A key element of the VR training involves haptic gloves that simulate the resistance felt when handling an infant. This technology allows users to experience realistic interactions, such as changing, soothing, feeding, or entertaining a virtual infant.
One of the early VR prototypes challenges users to establish positive interactions by interpreting and responding to a virtual infant’s non-verbal cues. These virtual infants can be programmed with preferences that users must learn to recognize and respond to appropriately.
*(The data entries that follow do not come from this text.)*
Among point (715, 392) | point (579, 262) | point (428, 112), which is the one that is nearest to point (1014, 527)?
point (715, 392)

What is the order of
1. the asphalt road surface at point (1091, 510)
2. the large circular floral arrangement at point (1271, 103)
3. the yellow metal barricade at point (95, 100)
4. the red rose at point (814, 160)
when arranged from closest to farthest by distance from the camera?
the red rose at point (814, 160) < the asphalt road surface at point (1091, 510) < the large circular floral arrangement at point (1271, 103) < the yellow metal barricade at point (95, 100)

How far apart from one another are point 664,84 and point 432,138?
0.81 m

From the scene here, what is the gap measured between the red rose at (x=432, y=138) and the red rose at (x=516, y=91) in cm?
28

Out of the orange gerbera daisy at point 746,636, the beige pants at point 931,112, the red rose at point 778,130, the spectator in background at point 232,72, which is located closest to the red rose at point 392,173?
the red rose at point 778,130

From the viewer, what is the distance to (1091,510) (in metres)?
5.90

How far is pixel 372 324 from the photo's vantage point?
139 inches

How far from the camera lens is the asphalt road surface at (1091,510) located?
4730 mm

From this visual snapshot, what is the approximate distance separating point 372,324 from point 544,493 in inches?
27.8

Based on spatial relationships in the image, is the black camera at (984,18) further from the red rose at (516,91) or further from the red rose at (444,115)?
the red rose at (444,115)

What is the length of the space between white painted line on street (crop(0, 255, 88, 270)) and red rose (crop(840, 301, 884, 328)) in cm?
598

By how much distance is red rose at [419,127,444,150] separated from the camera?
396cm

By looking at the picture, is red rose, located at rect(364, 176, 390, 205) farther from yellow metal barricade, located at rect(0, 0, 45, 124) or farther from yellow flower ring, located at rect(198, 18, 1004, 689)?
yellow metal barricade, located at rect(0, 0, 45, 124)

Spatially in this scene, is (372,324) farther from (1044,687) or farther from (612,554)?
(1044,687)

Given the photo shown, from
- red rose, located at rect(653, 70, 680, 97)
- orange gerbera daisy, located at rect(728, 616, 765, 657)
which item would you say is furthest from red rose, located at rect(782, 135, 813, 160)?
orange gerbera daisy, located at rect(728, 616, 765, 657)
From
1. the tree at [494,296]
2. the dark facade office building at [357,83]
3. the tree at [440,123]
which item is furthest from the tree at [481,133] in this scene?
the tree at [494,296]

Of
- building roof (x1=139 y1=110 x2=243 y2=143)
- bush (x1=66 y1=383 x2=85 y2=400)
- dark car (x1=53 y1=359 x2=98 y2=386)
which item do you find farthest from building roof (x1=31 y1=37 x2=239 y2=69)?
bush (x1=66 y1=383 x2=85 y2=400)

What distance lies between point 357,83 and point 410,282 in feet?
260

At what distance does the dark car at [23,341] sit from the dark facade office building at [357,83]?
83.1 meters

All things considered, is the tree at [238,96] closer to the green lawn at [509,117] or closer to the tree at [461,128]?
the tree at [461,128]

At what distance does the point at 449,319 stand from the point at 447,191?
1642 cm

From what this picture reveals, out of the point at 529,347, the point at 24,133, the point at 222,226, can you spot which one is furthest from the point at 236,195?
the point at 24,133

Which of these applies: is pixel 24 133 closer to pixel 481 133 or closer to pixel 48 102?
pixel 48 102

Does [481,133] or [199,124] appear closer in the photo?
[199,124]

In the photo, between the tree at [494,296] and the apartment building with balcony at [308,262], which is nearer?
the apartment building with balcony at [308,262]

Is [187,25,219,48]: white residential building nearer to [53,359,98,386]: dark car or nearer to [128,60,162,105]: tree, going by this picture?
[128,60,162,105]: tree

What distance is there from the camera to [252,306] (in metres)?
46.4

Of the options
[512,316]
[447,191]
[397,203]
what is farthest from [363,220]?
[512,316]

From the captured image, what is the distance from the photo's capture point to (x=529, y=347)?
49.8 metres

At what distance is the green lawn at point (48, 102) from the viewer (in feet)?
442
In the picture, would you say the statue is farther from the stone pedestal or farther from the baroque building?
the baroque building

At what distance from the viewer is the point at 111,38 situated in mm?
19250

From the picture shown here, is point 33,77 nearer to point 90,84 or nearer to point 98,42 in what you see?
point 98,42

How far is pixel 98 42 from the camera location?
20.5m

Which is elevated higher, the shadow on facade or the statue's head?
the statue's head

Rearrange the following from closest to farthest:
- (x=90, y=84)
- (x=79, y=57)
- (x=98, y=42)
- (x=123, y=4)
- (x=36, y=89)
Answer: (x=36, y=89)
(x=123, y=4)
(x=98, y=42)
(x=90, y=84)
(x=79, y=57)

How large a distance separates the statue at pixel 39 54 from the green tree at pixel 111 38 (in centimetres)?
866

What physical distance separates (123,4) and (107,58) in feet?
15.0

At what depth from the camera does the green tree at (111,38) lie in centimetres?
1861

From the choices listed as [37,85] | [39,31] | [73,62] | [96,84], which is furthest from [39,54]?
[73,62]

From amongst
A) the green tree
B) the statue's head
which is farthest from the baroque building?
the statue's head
“For instance, if a virtual baby prefers red toys, picking up a red toy would make the baby smile, while choosing a yellow toy might make it cry,” Lukosch explained. Although not utilizing artificial intelligence yet, the team sees potential for future AI integration to create adaptive learning environments.
The UC team is also collaborating with Professor Tony Walls and Dr. Niki Newman from the University of Otago Simulation Centre, who provide expertise on the healthcare aspects of the study.
As the project moves towards commercialization over the next three years, the team aims to apply the interaction design principles developed from this study to other training environments.